Plagued by cost-conscious corporate buyers and smartphone-loving consumers, the personal-computer market has become a dangerous place to do business.

Hewlett-Packard , the world's largest PC manufacturer, announced Wednesday it will lay off 27,000 employees, or 8 per cent of its work force. The layoffs, which are the largest in HP's history, come as the computer-maker tries to find a way to get profits growing again at a time when global sales of information technology (IT) are stagnating and only a handful of PC companies are seeing their fortunes improve.

HP's announcement – which the company made while announcing fiscal second quarter earnings that were down from a year earlier – came at the end of a trading day in which rival PC manufacturer Dell saw its share price take a 17 per cent beating after earnings missed analyst expectations. Like HP, Dell has been struggling to reinvent itself as more than just a computer company as worldwide PC sales slow after decades of healthy growth.

Some observers look at the global IT business as a bellwether for the economy. Certainly the financial crisis in Europe has not helped the technology industry.

In a report issued earlier this month, Scotiabank analyst Carlos Gomes predicted global tech spending growth will settle at about 5 per cent this year, after hitting nearly twice that rate over the past two years. Spending in regions such as Western Europe – the second-largest tech market and a region hit hard by the euro zone crisis – will actually decline this year, he added.

PC makers face challenges that go beyond the general IT slowdown. Increasingly, consumers are spending money on upgrading their tablets and smartphones, rather than their desktops.

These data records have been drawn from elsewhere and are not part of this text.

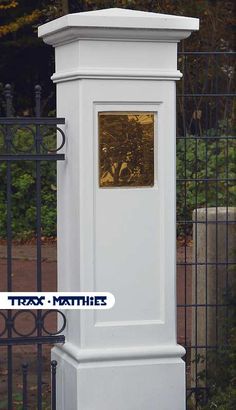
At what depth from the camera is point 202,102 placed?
21.9ft

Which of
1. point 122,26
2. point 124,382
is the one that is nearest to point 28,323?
point 124,382

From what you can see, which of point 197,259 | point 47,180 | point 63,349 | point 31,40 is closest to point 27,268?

"Tech is facing an accelerating shift from older technologies (servers, PCs, routers) to new technologies (mobile devices, sensors, cloud computing)," Mr. Gomes said. "Smartphone shipments overtook PC sales in the final months of 2010 and continue to advance in excess of 50 per cent per annum."

Both HP and Dell have previously tried to cater to the fast-growing smartphone and tablet markets, with little success. Dell will likely make another attempt later this year, building mobile devices to coincide with the launch of the latest version of the Windows operating system from Microsoft.

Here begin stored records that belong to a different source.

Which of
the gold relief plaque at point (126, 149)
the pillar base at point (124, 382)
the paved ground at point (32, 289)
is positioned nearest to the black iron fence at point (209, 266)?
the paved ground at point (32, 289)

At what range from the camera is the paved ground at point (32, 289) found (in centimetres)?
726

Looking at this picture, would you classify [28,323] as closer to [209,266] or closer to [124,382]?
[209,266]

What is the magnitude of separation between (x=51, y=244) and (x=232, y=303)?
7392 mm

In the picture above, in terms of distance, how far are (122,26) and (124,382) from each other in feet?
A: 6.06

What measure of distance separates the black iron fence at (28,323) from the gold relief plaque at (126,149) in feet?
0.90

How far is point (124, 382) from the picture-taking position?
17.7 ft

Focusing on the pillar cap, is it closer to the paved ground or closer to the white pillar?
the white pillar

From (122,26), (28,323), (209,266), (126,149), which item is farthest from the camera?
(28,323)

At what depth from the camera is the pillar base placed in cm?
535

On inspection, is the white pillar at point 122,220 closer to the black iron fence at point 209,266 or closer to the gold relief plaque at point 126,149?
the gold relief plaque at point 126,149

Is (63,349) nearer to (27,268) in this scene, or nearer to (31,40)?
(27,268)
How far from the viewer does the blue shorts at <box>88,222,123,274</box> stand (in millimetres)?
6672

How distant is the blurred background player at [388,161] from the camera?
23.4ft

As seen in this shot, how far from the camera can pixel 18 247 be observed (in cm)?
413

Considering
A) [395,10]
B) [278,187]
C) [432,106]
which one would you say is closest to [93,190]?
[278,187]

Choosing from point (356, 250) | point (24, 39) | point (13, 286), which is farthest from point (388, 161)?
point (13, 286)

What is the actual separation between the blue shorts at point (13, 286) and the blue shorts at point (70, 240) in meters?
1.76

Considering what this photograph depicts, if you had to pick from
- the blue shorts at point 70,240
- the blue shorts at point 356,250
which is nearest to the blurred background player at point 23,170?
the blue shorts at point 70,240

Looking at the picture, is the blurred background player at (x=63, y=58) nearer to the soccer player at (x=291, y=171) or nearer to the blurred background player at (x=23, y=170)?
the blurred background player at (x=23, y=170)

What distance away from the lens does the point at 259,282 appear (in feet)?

The Windows launch will mark a make-or-break moment for many PC companies, because operating system reboots tend to spark a cycle of computer purchases. Research firm Gartner predicts global PC shipments will rise a modest 4.4 per cent this year, with stronger growth in 2013, driven largely by the Windows refresh.

But in the meantime, the PC industry appears to be taking on the same shape as other tech sectors, such as Web search and mobile devices, with one or two top-tier players, and everyone else playing catch-up.

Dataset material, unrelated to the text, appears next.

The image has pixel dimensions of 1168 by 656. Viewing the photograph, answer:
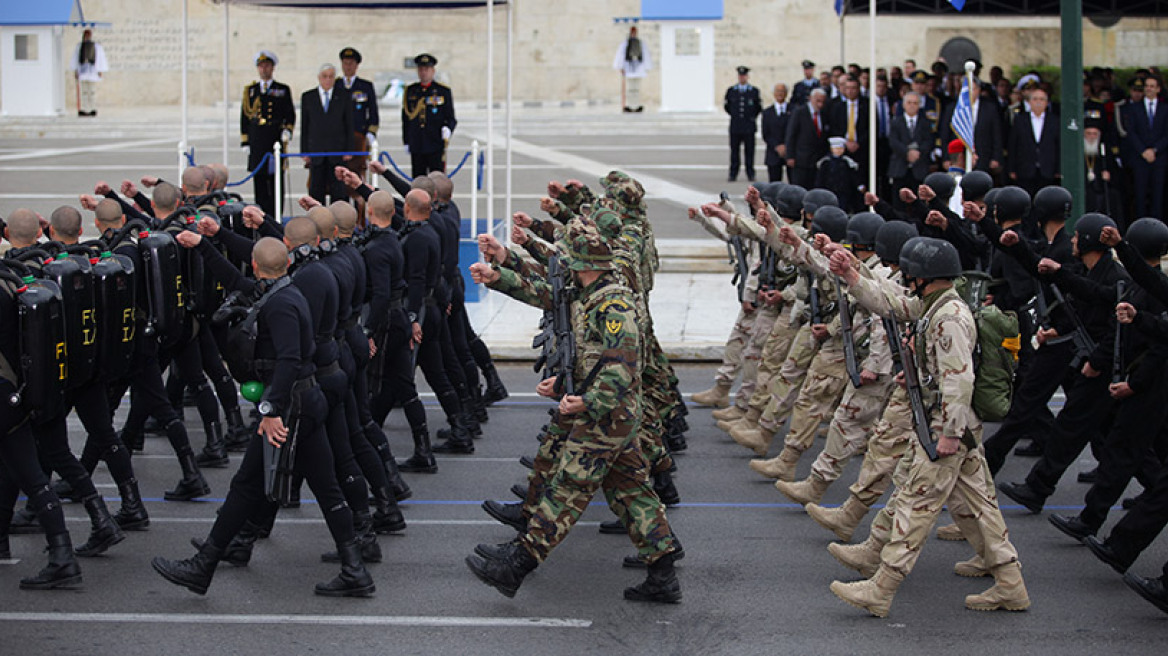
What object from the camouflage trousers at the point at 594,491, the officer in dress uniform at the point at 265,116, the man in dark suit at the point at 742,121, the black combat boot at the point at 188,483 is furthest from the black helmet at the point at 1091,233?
the man in dark suit at the point at 742,121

Gartner data shows two PC-makers, Lenovo and ASUS, posted the biggest year-over-year PC shipment growth, jumping 28 and 21 per cent respectively. HP saw 3.5 per cent growth, and Dell's shipments declined 1.6 per cent during the same period.

Regardless of where the wider PC market is going, HP appears focused on cost-cutting. The layoffs, which CEO Meg Whitman described as necessary to put HP "on a path to extend our global leadership and deliver the greatest value to customers and shareholders," are expected to save the company upwards of $3.5-billion (U.S.) in the 2014 fiscal year. HP plans to slash jobs primarily in the form of early retirement offers.

Investors seemed to approve of HP's cost-cutting. Despite unexciting quarterly results, the company saw its share price soar more than 11 per cent after hours on Wednesday.